A Chinese child sits amongst a pile of wires and e-waste. Children can often be found dismantling e-waste containing many hazardous chemicals known to be potentially very damaging to children's health.
Because our mobile phones, computers and other electronic products are
made using toxic ingredients, workers at production
sites are at risk of exposure and the products cannot be recycled
safely when they are discarded.
Many are routinely, and often illegally, shipped as waste from
Europe, US and Japan to Asia because it is cheaper and easier to
dump
the problem on poor countries that have low
environmental standards than to tackle it at home.
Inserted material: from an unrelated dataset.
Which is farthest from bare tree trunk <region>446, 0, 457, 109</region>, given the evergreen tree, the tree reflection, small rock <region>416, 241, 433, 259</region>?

Conditions where electronic waste (e-waste) is scrapped in
southern China are truly shocking. One of our scientists, Kevin
Brigden, who has visited his fair share of the world's toxic
hotspots, described the scene: "The conditions in these yards are
horrific. In Guiyu, southeast China, I found acid baths leaching into streams. They were
so acidic they could dissolve a coin in just hours. Many of the
chemicals used in electronics are dangerous and can damage people
even at very low levels of exposure."
We are conducting ongoing investigations into scrap yards in
India and China, where we have found people taking the
e-waste apart by hand and being exposed to a nasty
cocktail of dangerous chemicals.
Take a trip through the electronics lifecycle to discover why it's a problem and what can be done about it:
Why Hewlett-Packard?
Taking toxic chemicals out of products makes reuse and recycling
of electronic products safer, easier and cheaper. This is the first
step in tackling the problem of e-waste.
We have asked all the top mobile phone and computer companies
worldwide to clean up their act. Samsung,
Sony, Sony Ericsson and Nokia have already taken a first step
by committing to eliminate toxic flame retardants and PVC plastic
from some of their products.
But Hewlett Packard has made no such committment, nor
have Apple, Dell, Fujitsu-Siemens, IBM, LG, Motorola, Panasonic, or
Toshiba. At a major technology expo in Beijing we built a statue
using the companies' e-waste collected from scrap yards in China to
demonstrate the problem these companies are causing.
Once toxic chemicals have been eliminated from products, manufacturers should
take full life cycle responsibility for their products
and, once they reach the end of their useful life, take their goods
back for re-use, safe recycling or disposal. This is what we are
campaigning for: to turn back the toxic tide of e-waste.